Una volta marcata la “situazione del discorso”, per Di Maio lo storytelling è in discesa: “mandateci al governo regionale e anziché tagliare gli stipendi solo ai consiglieri regionali del M5S, taglieremo gli sprechi di tutta la regione. Ai sondaggi non credo, anche quando vanno bene per noi. So solo che siamo l’unica forza politica che in questi anni ha dimostrato che tagliando gli stipendi a pochi consiglieri regionali si possono costruire strade, promuovere progetti di rigenerazione urbana e lanciare il microcredito per imprese e attività commerciali. Oggi abbiamo problemi su trasporti, lavoro e imprese e siamo gli unici che dall’opposizione abbiamo affrontato questi problemi“.

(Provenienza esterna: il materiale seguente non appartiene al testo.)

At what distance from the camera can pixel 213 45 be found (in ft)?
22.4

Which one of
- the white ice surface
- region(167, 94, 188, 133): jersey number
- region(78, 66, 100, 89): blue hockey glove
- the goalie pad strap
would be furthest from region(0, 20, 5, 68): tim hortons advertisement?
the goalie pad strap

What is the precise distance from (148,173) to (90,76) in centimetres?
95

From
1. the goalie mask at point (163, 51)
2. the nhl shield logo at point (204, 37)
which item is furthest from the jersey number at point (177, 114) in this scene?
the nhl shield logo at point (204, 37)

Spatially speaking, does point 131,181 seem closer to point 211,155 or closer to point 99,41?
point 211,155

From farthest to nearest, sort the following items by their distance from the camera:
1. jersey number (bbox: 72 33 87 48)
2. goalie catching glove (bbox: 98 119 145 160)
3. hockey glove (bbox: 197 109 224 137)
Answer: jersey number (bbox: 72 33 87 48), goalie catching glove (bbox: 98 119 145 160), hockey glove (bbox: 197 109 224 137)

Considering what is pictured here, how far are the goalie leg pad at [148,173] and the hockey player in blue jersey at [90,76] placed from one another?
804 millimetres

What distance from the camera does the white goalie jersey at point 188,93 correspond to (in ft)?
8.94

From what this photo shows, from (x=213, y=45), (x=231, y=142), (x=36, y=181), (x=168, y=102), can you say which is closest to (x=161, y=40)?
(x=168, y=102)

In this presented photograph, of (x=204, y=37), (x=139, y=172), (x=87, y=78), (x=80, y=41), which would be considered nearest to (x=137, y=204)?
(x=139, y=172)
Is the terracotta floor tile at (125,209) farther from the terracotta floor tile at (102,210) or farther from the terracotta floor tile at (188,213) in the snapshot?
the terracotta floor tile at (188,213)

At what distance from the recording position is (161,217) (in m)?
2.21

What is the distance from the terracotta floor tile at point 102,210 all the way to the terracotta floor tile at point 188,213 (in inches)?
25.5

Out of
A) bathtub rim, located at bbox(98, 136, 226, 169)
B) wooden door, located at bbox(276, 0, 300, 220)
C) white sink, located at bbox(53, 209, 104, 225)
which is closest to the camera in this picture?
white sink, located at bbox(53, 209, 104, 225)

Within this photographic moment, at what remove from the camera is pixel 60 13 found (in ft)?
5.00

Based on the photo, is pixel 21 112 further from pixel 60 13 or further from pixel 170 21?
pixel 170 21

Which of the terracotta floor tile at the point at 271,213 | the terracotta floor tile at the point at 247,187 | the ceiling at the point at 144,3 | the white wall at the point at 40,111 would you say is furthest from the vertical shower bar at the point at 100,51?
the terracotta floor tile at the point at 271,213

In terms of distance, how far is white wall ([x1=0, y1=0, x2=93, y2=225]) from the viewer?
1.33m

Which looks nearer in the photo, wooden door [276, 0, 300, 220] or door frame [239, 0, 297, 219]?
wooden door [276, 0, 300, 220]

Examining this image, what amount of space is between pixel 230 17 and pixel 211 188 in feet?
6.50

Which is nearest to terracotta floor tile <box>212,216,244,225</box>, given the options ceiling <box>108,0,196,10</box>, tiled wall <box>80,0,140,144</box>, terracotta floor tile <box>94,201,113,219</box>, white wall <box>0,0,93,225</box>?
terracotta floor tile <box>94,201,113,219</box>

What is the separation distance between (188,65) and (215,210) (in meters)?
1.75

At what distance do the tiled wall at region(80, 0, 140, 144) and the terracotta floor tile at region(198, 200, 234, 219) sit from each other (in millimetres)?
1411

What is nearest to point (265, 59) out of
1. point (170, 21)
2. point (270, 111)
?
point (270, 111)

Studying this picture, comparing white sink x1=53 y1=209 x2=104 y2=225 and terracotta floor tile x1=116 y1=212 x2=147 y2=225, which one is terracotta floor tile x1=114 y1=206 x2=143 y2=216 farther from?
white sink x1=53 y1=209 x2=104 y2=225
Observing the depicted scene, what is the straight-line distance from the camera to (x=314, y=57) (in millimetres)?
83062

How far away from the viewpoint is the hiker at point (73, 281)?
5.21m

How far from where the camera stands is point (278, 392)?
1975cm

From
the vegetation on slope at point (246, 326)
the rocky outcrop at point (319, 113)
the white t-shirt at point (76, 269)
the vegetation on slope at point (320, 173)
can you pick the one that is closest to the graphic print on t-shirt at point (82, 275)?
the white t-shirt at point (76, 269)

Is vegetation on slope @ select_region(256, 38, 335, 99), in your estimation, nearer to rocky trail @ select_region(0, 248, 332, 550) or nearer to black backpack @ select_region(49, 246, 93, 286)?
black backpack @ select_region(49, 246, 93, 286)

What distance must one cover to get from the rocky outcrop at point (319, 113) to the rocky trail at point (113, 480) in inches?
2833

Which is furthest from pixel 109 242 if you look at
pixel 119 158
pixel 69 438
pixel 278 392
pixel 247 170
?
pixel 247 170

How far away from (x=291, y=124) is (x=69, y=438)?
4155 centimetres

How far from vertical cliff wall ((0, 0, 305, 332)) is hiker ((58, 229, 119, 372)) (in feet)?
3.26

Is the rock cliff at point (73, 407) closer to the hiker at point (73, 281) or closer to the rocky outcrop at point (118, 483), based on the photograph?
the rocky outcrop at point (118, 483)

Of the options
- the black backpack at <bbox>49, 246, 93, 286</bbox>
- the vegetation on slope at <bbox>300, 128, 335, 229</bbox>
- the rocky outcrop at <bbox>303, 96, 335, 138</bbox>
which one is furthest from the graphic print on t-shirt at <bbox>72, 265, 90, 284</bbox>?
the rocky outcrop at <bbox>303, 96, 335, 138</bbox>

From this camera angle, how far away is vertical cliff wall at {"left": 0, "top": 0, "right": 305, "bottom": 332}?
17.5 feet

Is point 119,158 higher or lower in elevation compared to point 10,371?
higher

Poi, il racconto prende la strada di Roma. A dimostrazione che le sorti sicule influiranno certamente sul destino della legislatura nazionale. “Stanno facendo una melina allucinante sul voto. Sono passati due mesi dal referendum quando venti milioni di italiani hanno detto basta e hanno sostituito il premier di prima (Renzi, ndr) con quello che ci troviamo adesso (Gentiloni, ndr): uno scaldasedie impaurito che ha paura di andare alle elezioni e possa vincere il M5S.Questi sono chiusi a Palazzo Chigi a fare decreti che salvano le banche, che stanziano 20 miliardi euro per salvare le banche a me non interessa che fa Renzi e se si dimette, a me interessa che stacchi la spina a questo governo Gentiloni e faccia votare il prima possibile“. Con un volo immaginario, Di Maio ripiomba a Palermo per atterrare sulle montagne di spazzatura. Sembra che le abbia notare pure lui: “A Palermo ci sono cassonetti stracolmi di spazzatura, a Roma non ce ne sono più”. La monnezza, la cara solita monnezza. Quella si che è antisistema.